### DESCRIPTION OF THE TASK
Write out each of the following lines word for word, changing nothing.

### DATA FOR THIS TASK
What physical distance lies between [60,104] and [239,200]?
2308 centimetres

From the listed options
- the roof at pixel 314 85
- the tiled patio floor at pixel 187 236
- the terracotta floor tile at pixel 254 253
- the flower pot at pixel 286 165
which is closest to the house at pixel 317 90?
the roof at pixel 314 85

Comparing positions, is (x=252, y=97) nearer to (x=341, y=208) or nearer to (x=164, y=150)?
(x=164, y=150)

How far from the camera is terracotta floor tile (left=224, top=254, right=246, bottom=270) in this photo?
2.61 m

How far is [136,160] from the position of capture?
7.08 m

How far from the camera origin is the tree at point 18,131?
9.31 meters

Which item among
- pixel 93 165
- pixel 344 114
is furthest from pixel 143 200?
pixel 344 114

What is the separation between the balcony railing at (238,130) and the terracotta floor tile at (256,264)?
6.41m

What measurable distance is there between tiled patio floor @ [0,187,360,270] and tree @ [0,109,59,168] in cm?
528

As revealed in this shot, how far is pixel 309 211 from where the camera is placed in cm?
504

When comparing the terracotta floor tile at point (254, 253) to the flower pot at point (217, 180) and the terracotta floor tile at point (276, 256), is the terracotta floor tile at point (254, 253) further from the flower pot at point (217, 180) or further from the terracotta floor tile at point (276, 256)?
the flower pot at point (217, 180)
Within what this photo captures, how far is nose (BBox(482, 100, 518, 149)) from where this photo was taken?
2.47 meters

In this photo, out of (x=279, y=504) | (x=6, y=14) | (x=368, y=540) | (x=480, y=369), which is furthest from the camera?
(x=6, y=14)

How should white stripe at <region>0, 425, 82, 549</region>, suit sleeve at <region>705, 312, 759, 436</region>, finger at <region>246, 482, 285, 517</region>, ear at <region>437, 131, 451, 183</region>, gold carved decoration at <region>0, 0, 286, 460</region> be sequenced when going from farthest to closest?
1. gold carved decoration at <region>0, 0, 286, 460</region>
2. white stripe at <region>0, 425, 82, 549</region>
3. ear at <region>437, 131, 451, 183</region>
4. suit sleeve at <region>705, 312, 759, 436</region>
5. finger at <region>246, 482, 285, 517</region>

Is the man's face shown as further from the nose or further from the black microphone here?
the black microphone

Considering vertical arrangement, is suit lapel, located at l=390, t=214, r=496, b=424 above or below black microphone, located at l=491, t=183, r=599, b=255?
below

### TASK ANSWER
What physical distance lies between [60,104] and [239,200]?
2308 centimetres

From the listed options
- the roof at pixel 314 85
- the tiled patio floor at pixel 187 236
- the terracotta floor tile at pixel 254 253
- the flower pot at pixel 286 165
which is closest to the house at pixel 317 90?
the roof at pixel 314 85

Comparing positions, is (x=252, y=97) nearer to (x=341, y=208) or nearer to (x=164, y=150)?
(x=164, y=150)

How far from the camera is terracotta floor tile (left=224, top=254, right=246, bottom=270) in this photo?
2.61 m

How far is [136,160] from the position of capture?
7.08 m

How far from the camera origin is the tree at point 18,131?
9.31 meters

Which item among
- pixel 93 165
- pixel 344 114
is furthest from pixel 143 200?
pixel 344 114

What is the separation between the balcony railing at (238,130) and the terracotta floor tile at (256,264)?
6.41m

What measurable distance is there between tiled patio floor @ [0,187,360,270] and tree @ [0,109,59,168] in cm?
528

As revealed in this shot, how far is pixel 309 211 from where the camera is placed in cm?
504

When comparing the terracotta floor tile at point (254, 253) to the flower pot at point (217, 180) and the terracotta floor tile at point (276, 256), is the terracotta floor tile at point (254, 253) further from the flower pot at point (217, 180) or further from the terracotta floor tile at point (276, 256)?
the flower pot at point (217, 180)
Within what this photo captures, how far is nose (BBox(482, 100, 518, 149)) from where this photo was taken?
2.47 meters

In this photo, out of (x=279, y=504) | (x=6, y=14) | (x=368, y=540) | (x=480, y=369), which is furthest from the camera?
(x=6, y=14)

How should white stripe at <region>0, 425, 82, 549</region>, suit sleeve at <region>705, 312, 759, 436</region>, finger at <region>246, 482, 285, 517</region>, ear at <region>437, 131, 451, 183</region>, gold carved decoration at <region>0, 0, 286, 460</region> be sequenced when going from farthest to closest?
1. gold carved decoration at <region>0, 0, 286, 460</region>
2. white stripe at <region>0, 425, 82, 549</region>
3. ear at <region>437, 131, 451, 183</region>
4. suit sleeve at <region>705, 312, 759, 436</region>
5. finger at <region>246, 482, 285, 517</region>

Is the man's face shown as further from the nose or further from the black microphone here?
the black microphone

Considering vertical arrangement, is suit lapel, located at l=390, t=214, r=496, b=424 above or below black microphone, located at l=491, t=183, r=599, b=255?
below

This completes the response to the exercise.